Клаус Гумбольдт причалил к острову к западу от Макасарского пролива, куда до той поры не ступала нога белого человека. Проведя некоторое время среди туземных рыбаков, корабельный переводчик рассказал Гумбольдту, что те поклоняются могучему богу, сидящему в каменной глыбе. В камне был якобы заключен замысловатый волшебный знак, и легенды гласили, что тот способен творить чудеса. Когда Гумбольдт и его компаньоны достигли столицы острова, вождь показал им тропу к святыне, камню с изображением, которое, если верить вождю, было там с начала времен. Гумбольдт не мог скрыть изумления, ведь он лицезрел тщательно выбитую антиквой литеру Ε в человеческий рост. И столь же ярко – эта сцена чрезвычайно живо описана в мемуарах Гумбольдта – он ощутил пугающую мощную силу, что струилась от камня.
В Мемфисе я нередко усаживалась на скамейку возле деда и, наставив скарпель на кусок камня, била по ней киянкой, упражнялась, пытаясь заставить инструмент двигаться ровно, чтобы основной штрих букв сразу же вышел нужной толщины. Мне нравился запах каменной пыли. Он остался во мне. Позже, когда я создавала буквы на экране компьютера, мне зачастую чудился запах каменной крошки. Он укрепил мою веру в то, что мимолетное, электронное может обратиться в нечто надежное и долговечное.

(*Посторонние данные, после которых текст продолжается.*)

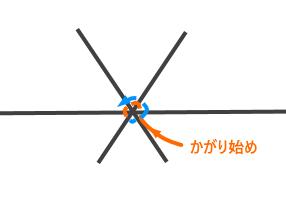 半円形ー始め方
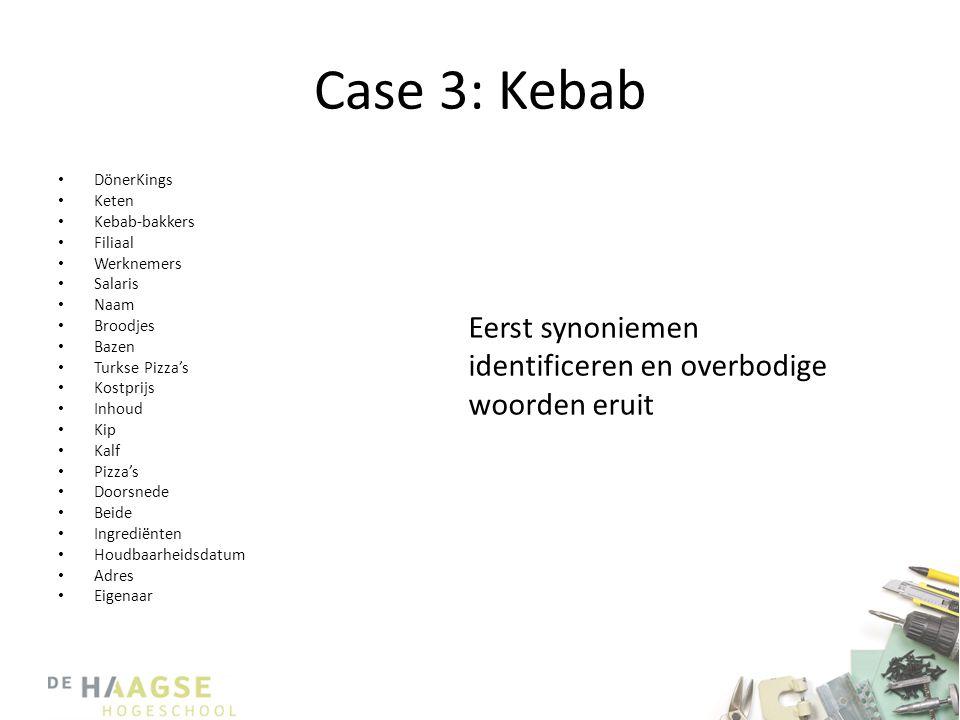 Case 3: Kebab DönerKings. Keten. Kebab-bakkers. Filiaal. Werknemers. Salaris. Naam. Broodjes.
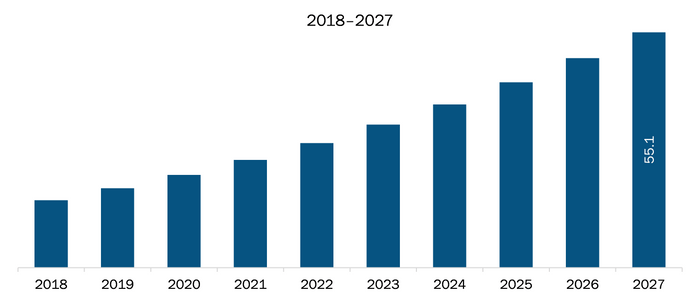 Mexico Meter Data Management System Market Revenue and Forecasts to 2027 (US$ Mn)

Когда мне исполнилось десять, я наконец сумела выбить достаточно удачную «А». Не знаю, почему я так часто бралась именно за нее. Наверное, подсознательно что-то искала. Что-то первичное. Не знаю.
– Не все алфавиты начинаются с «А» – заметил дед, будто угадал мои мысли. – Например, эфиопский. А что до рунического, там и вовсе впереди стоит «F».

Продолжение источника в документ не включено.